Aunque Thomas Bolton les había dado muchas joyas tanto a su prima Rosamund como a sus dos hijas mayores, había guardado algunas para Elizabeth.

– Esto es para ti, tesoro -le dijo mientras le alcanzaba una caja de ébano con bordes de plata.

– ¿Qué es todo esto? -le preguntó abriendo la caja-. No uso joyas, tío.

– Una dama de la corte siempre debe usar joyas, querida. -Lord Cambridge tomó un collar de perlas rosadas-. Estas pertenecieron a mi hermana. Ahora son tuyas.

Para su sorpresa, Elizabeth comenzó a llorar.

– Tío, nunca olvidaré tu generosidad. Me conmueve pensar que las guardaste para mí. -Luego examinó otros collares, anillos, pendientes y broches, y cerró la caja-. Parece que es cierto que voy al palacio -dijo en voz baja.

El tío asintió con una sonrisa.

– Así es, querida.

La joven suspiró.

– Me resulta muy difícil no hablar con franqueza. Si todos son como Philippa, voy a pasar malos momentos en la corte.

– La gracia del juego, sobrina, reside en ser más inteligente que tu rival. Philippa está esperando que llegue su hermana, esa niñita franca y abierta a quien no ve desde hace ocho años. Pero ya no eres esa pequeña. Estarás hermosamente vestida y peinada como una dama, una bella heredera de respetable linaje.

– Pero, tío, todavía sigo siendo demasiado abierta y frontal. ¡Y Philippa puede irritarme tanto!

– Elizabeth, te voy a contar un secreto. A mí también me irrita tu hermana la condesa -confesó lord Cambridge-. Pero la engañarás simulando tranquilidad aunque ella te fastidie. A Philippa le gusta que su mundo sea muy ordenado. Realmente la sorprenderás si mantienes la calma en su presencia y podremos gozar de su ayuda en este delicado asunto. Ahora, continuemos con los planes del viaje: necesitarás una doncella. ¿Conoces alguna que te parezca adecuada para servirte?

– Le preguntaré a Maybel. Ella me recomendará a alguien.

Y, por supuesto, resultó que la nodriza conocía una doncella apropiada para su ama.

– No es una joven frívola. Eso no te serviría, Elizabeth. La persona que tengo en mente es Nancy. Es una muchacha sensata. Además, sabe arreglar muy bien el cabello. Tú la conoces, Tom.

– Esa criatura es aterradora -se estremeció Thomas Bolton-. Parece un halcón. ¿Te parece que aceptará alejarse de su tierra, ir a lugares tan distantes como Londres, Greenwich y, probablemente, Windsor? No quiero que la acompañante de mi sobrina se la pase refunfuñando y quejándose todo el tiempo.

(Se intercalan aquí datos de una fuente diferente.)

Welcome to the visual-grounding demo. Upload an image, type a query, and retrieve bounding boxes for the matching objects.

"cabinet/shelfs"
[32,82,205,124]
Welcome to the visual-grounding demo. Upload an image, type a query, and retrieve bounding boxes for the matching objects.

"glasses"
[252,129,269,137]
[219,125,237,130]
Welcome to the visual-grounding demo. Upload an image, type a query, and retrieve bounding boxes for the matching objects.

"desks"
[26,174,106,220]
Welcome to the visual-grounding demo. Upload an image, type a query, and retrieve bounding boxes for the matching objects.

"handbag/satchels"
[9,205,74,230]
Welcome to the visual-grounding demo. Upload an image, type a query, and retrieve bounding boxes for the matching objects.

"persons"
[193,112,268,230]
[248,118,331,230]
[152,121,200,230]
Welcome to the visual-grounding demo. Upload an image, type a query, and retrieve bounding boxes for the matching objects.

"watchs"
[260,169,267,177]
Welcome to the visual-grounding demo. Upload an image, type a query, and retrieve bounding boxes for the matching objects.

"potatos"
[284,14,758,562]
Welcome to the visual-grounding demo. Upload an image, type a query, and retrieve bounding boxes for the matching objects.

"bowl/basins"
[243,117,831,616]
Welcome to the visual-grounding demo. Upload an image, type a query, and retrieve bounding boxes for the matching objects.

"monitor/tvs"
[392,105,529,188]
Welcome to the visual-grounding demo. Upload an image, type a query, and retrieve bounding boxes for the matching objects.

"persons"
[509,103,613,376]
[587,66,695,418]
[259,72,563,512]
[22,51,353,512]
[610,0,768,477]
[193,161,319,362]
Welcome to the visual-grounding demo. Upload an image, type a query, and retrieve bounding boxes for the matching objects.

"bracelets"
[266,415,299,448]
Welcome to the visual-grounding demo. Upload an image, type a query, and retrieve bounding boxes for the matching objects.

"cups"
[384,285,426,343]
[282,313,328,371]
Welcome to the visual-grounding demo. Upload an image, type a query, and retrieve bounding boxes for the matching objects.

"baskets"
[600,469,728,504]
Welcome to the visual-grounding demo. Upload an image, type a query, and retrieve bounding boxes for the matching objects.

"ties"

– No me refiero a la vieja Nancy, sino a su hija -rió Maybel-. Parece más bien un corderito. Y es apenas dos años mayor que Elizabeth.

– ¿Y no está casada? -se asombró lord Cambridge-. Las jóvenes campesinas suelen casarse muy jóvenes, y tienen un hogar atestado de niños que las hace envejecer prematuramente.

– Un pastor la dejó plantada en el altar y se escapó con una gitana -explicó Maybel-. La pobre Nancy necesita irse de Friarsgate, aunque sea por un tiempo, milord. Como Elizabeth, ella no conoce el mundo fuera de Friarsgate. Tal vez salir de aquí la ayude a aliviar un poco el dolor. Y cuando regrese se encontrará con que un magnífico viudo, quien tiene sólo un hijo pequeño, desea desposarla. El hombre considera que ahora no es un buen momento para hacerle la proposición. Y es mucho mejor partido que el anterior, se los puedo asegurar.